Coursera - R Programming - Week 1 - Subsetting R Objects

Basics

There are a number of operators that can be used to extract subsets of R objects.

[ - always returns an object of the same class as the original, can be used to select more than one element

[ [ - used to extract elements of a list or data frame. can only be used to extract a single element and the class of the returned object will not necessarily be a list or data frame

$ - used to extract elements of a list or data frame by name; semantics are similar to that of [ [

    > x <- c("a", "b", "c", "c", "d", "a")
    > x[1]
    [1] "a"
    > x[2]
    [1] "b"
    > x[1:4]
    [1] "a" "b" "c" "c"
    > x[x > "a"]
    [1] "b" "c" "c" "d"
    > u <- x > "a"
    > u
    [1] FALSE TRUE TRUE TRUE TRUE FALSE
    > x[u]
    [1] "b" "c" "c" "d"
    

Lists

    > x <- list(foo = 1:4, bar = 0.6)
    

First element is foo. Second element is bar.

    > x[1] # returns list with sequence
    $foo
    [1] 1 2 3 4
    
    > x[[1]] # returns sequence from list
    [1] 1 2 3 4
    

If you can't remember the position of "bar" in the list, you can access it using its name rather than its index.

    > x$bar # returns element associated with "bar"
    [1] 0.6
    
    > x[["bar"]] # equivalent to above
    [1] 0.6
    
    > x["bar"] # returns list with element
    $bar
    [1] 0.6
    

To extract multiple elements from a list, use the [] operator.

    > x <- list(foo = 1:4, bar = 0.6, baz = "hello")
    > x[c(1, 3)]
    $foo
    [1] 1 2 3 4
    
    $baz
    [1] "hello"
    

You can't use the [[]] or $ operators to extract multiple elements from a list.

The [[]] operator can be used with indices; $ can only be used with literal names.

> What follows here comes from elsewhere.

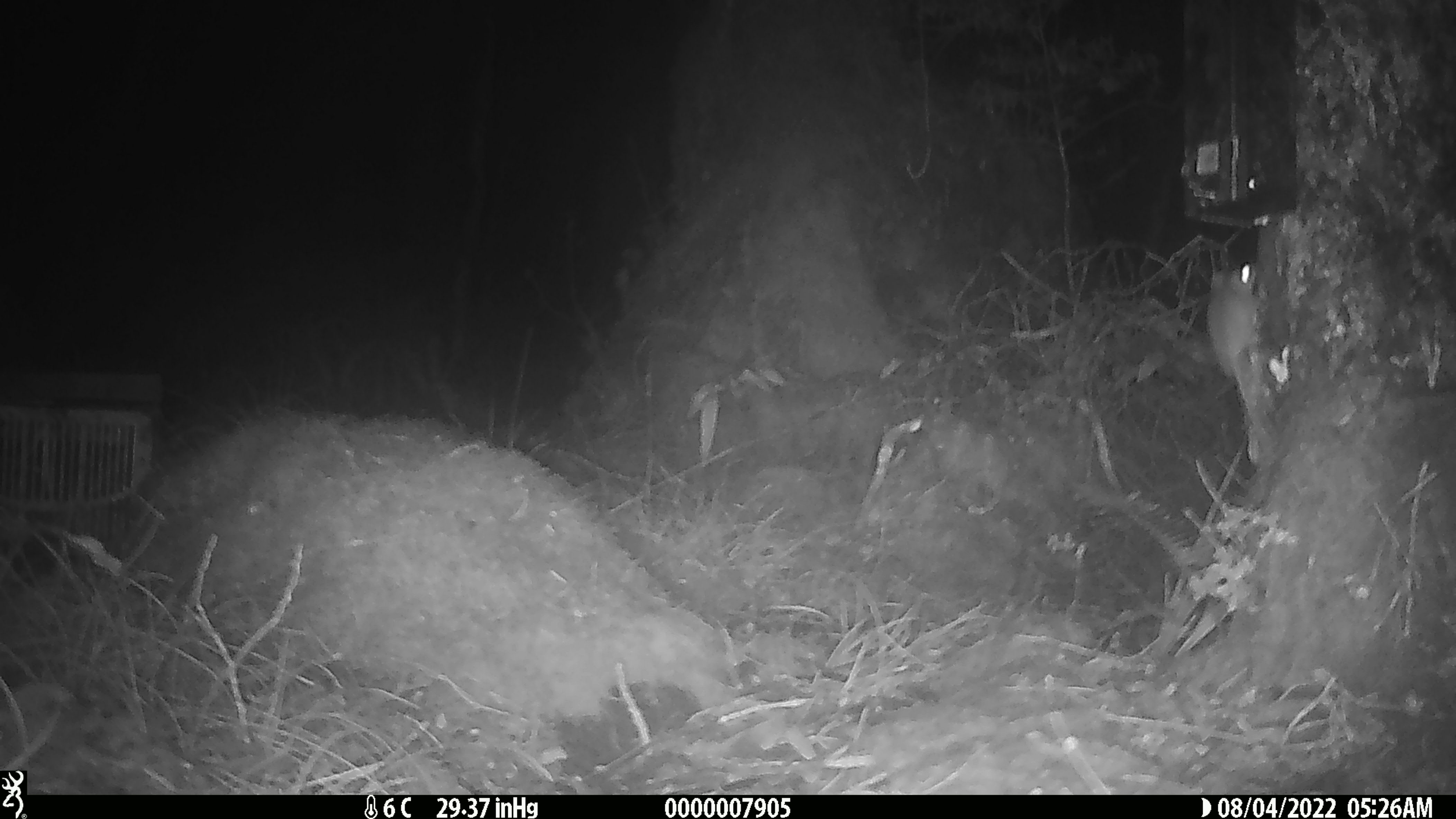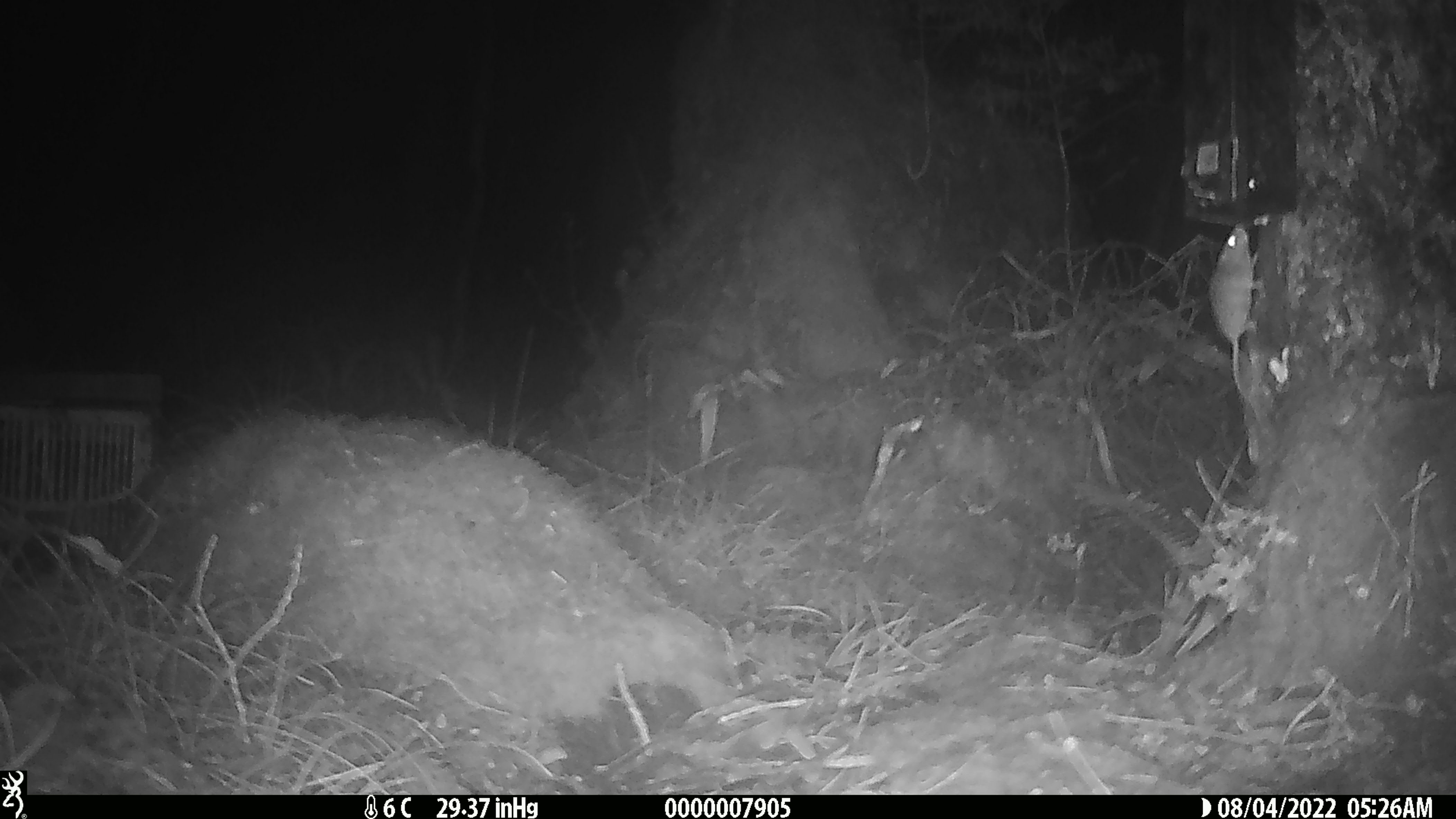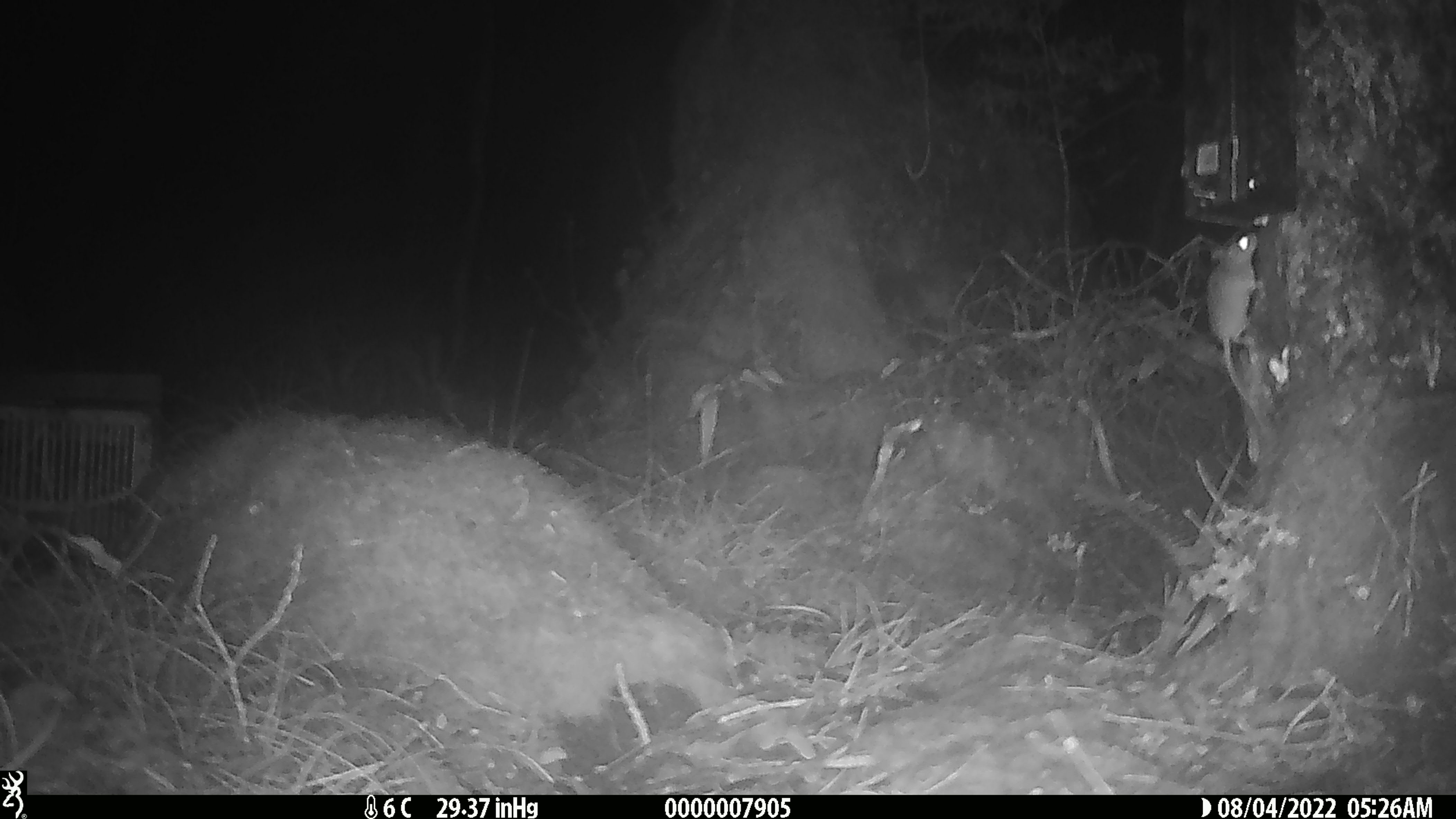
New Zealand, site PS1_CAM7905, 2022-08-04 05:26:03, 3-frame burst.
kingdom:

    > x <- list(foo = 1:4, bar = 0.6, baz = "hello")
    > name <- "foo"
    > x[[name]]
    [1] 1 2 3 4
    > x$name
    NULL
    > x$foo
    [1] 1 2 3 4
    

[[]] can take an integer sequence.

    > x <- list(a = list(10, 12, 14), b = c(3.14, 2.81))
    > x[[c(1, 3)]]
    [1] 14
    > x[[1]][[3]]
    [1] 14
    > x[[c(2, 1)]]
    [1] 3.14
    

Matrices

    > x <- matrix(1:6, 2, 3)
    > x
    \t[ ,1]\t[ ,2]\t[ ,3]
    [1, ]\t1\t3\t5
    [2, ]\t2\t4\t6
    
    > x[1, 2]
    [1] 3
    > x[2, 1]
    [1] 2
    

Indices can also be missing.

    > x[1, ]
    [1] 1 3 5
    > x[, 2]
    [1] 3 4
    

By default, when a single element from a matrix is retrieved, it is returned as a vector of length 1 rather than a 1 x 1 matrix. This behavior can be turned off by setting drop = FALSE.

    > x[1, 2, drop = FALSE]
    \t[ ,1]
    [1, ]\t3
    
    > x[1, , drop = FALSE]
    \t[ ,1]\t[ ,2]\t[ ,3]
    [1, ]\t1\t3\t5
    

Partial Matching

Partial matching of names is allowed with [[]] and $.

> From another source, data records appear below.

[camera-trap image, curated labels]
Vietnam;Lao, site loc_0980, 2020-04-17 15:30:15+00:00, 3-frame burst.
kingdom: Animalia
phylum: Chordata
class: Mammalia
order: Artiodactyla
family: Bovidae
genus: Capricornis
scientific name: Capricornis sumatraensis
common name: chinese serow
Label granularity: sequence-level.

$ looks for a name in the list that matches the letter "a"

    > x <- list(aardvark = 1:5)
    > x$a
    [1] 1 2 3 4 5
    

[[]] looks for a name that's an exact match.

    > x[["a"]]
    NULL
    

The exact = FALSE argument drops the exactness requirement.

    > x[["a", exact = FALSE]]
    [1] 1 2 3 4 5
    

Removing Missing (NA) Values

    > x <- c(1, 2, NA, 4, NA, 5)
    > bad <- is.na(x)
    > x[!bad]
    [1] 1 2 4 5
    > y <- c("a", "b", NA, "d", NA, "f")
    > good <- complete.cases(x, y)
    > good
    [1] TRUE TRUE FALSE TRUE FALSE TRUE
    > x[good]
    [1] 1 2 4 5
    > y[good]
    "a" "b" "d" "f"
    

You can also use complete.cases to remove missing values from data frames. To get the rows of a data frame where all the values are not missing:

    > good <- complete.cases(dataframename)
    > dataframename[good, ]
    

Published January 18, 2015